In the in vivo model, the repeated administration of dizocilpine lead to the expected prolongation of immobility in the mice tested. It should be noted that the reactivity of the mice cannot be correlated to an acute drug-effect of dizocilpine, which is known to induce hyperactivity if administered to animals. Due to the washout time of 3 days after the last dose and in view of the half-life of dizocilpine in rodents in the range of 2 h (Vezzani et al. 1989), the behavioral modification of the mice may rather be correlated to a chronic plasticity. Our data indicate that the model initially described using phencyclidine can be generated using dizocilpine instead (Noda et al. 1995).

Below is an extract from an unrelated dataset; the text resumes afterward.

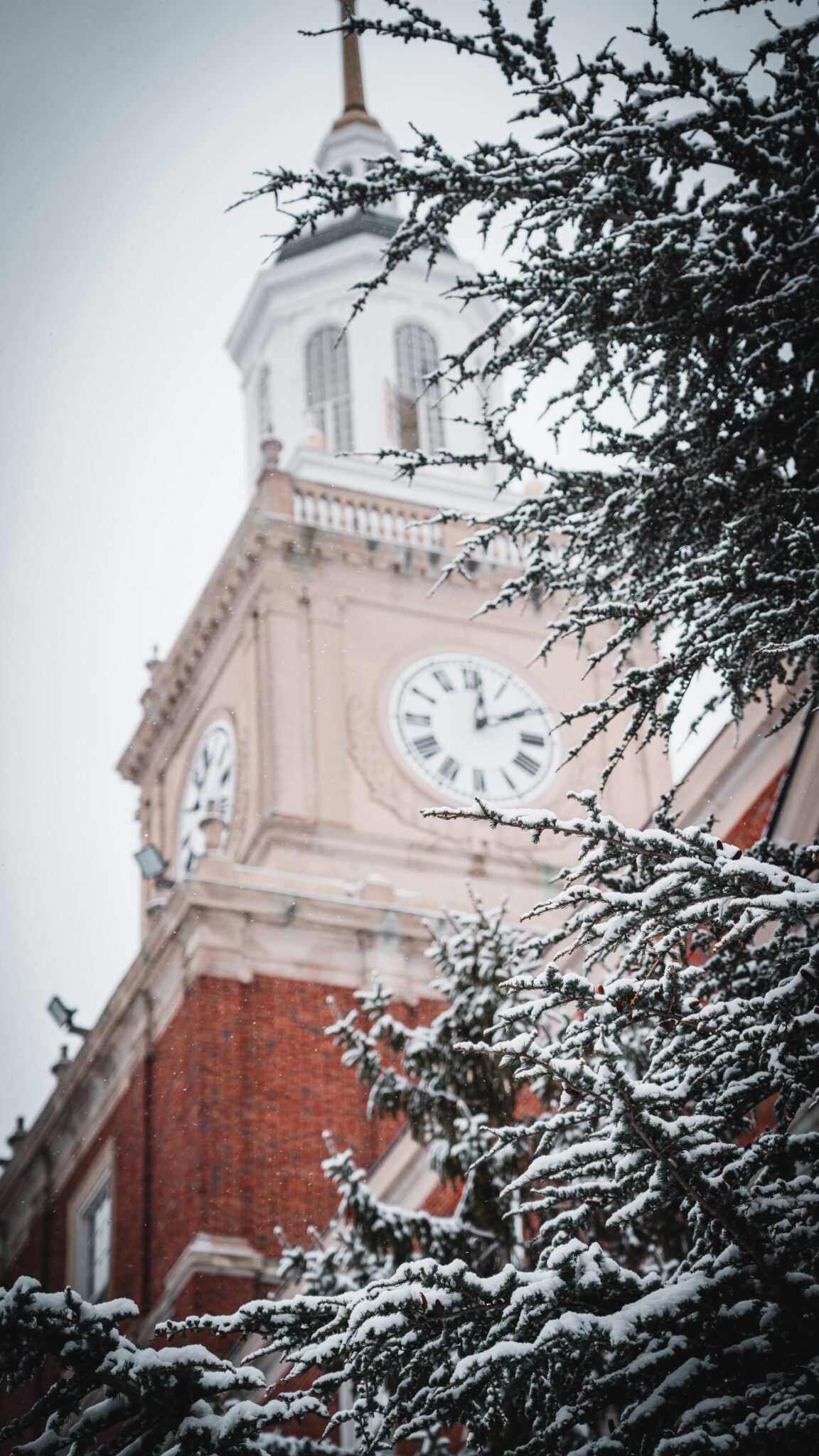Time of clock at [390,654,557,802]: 2:01
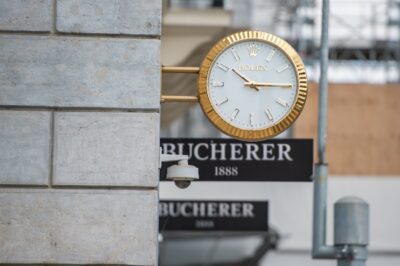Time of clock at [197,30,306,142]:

Tofisopam, administered twice daily to the mice, was capable of reducing the increased immobility in our model. The effect was evident 3 days after the last dose of tofisopam, indicating that the effect cannot be related to an acute effect of tofisopam on mouse behavior. The enhancement of immobility induced by subchronic administration of NMDA antagonists is attenuated by clozapine and risperidone, which are known to improve negative symptoms in patients, but not by haloperidol, which does not improve them (Noda et al. 1995, 2000). Tofisopam thus bears the potential to ameliorate negative symptoms of psychosis such as avolition; however, no complete normalization could be obtained. This may be related to the short half-life of tofisopam in rodents, but further experiments are needed to evaluate the potential of tofisopam or other (more potent) 2,3-BZDs in psychosis. Other models of negative symptoms of psychosis should be also employed to evaluate whether negative symptoms beyond avolition are also modified.

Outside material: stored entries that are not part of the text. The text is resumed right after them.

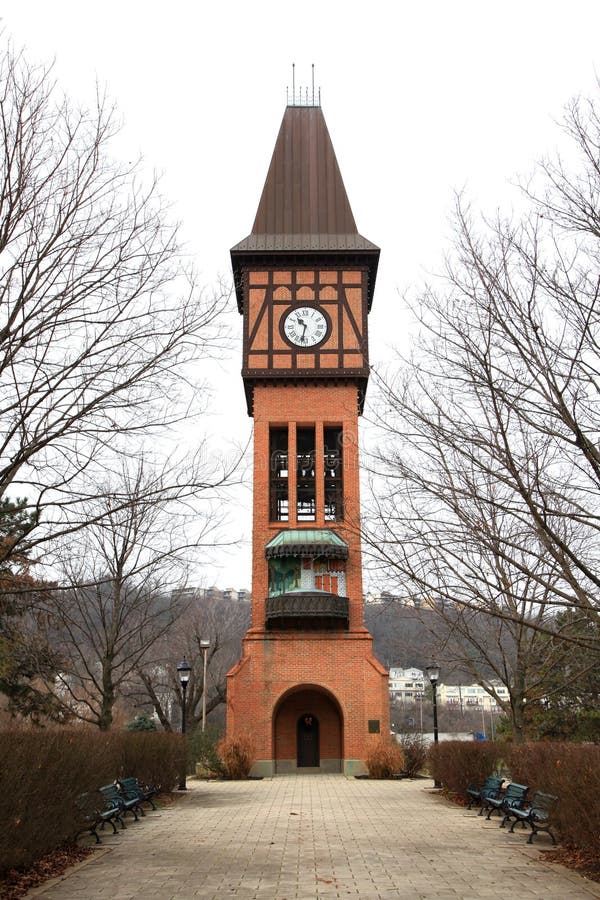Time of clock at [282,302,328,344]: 10:32
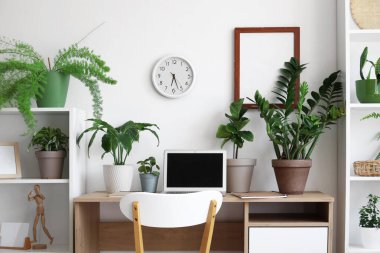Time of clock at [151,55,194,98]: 6:26
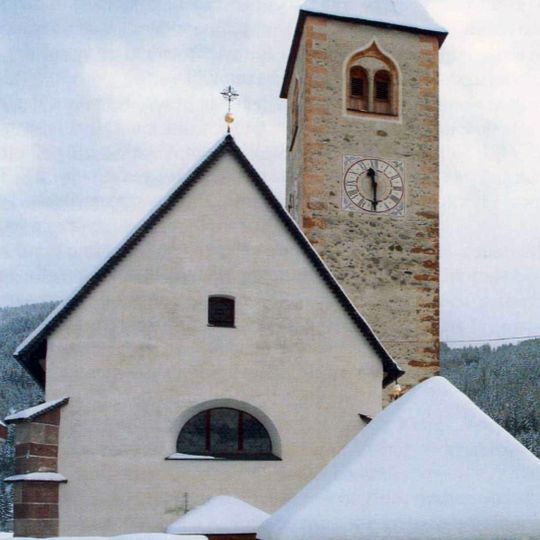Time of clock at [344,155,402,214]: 11:29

It may be discussed which phosphodiesterase isoenzymes may be responsible for the observed pharmacological action in mice. Both, PDE-4 and PDE-10 isoenzymes are involved in pharmacological action which may result in effects on negative symptoms of psychosis. Siuciak reviewed in 2008 the role of phosphodiesterases in psychosis and she concludes that both isoenzymes bear great potential for the treatment of positive symptoms, negative symptoms and/or cognitive deficits associated with schizophrenia (Siuciak 2008). Drugs targeting both targets may be of even higher interest. While the potential of such dual inhibitors has not yet been explored systematically and while no CNS-active drugs with selectivity for PDE-4 or PDE-10 are marketed so far, the availability of tofisopam enables a first insight in the potential of such dual inhibitors. Furthermore, the additional inhibition of PDE-2 may also contribute to the overall activity, adding anxiolytic effects and potentially also positive effects on cognitive function. Tofisopam is not afflicted with the well-known side effects of selective PDE-4 inhibitors. While Bernard et al. (2008) discuss that tofisopam may represent a novel structural class of tolerated PDE-4 inhibitors without emetogenic potential, an alternative explanation to the good tolerability may be that the combination of a partial block of multiple PDEs with additive or even synergistic pharmacological effects results in the observed pharmacology, while preventing the toxicity known from highly selective and potent compounds, dosed to induce a complete block of individual enzymes.

Other 2,3-BZDs may be systematically evaluated for their interaction with PDE isoenzymes and compounds with combined affinity to PDE-4 and PDE-10, but also to PDE-2 may be tested in respective animal models, with focus on dual or even triple inhibitors.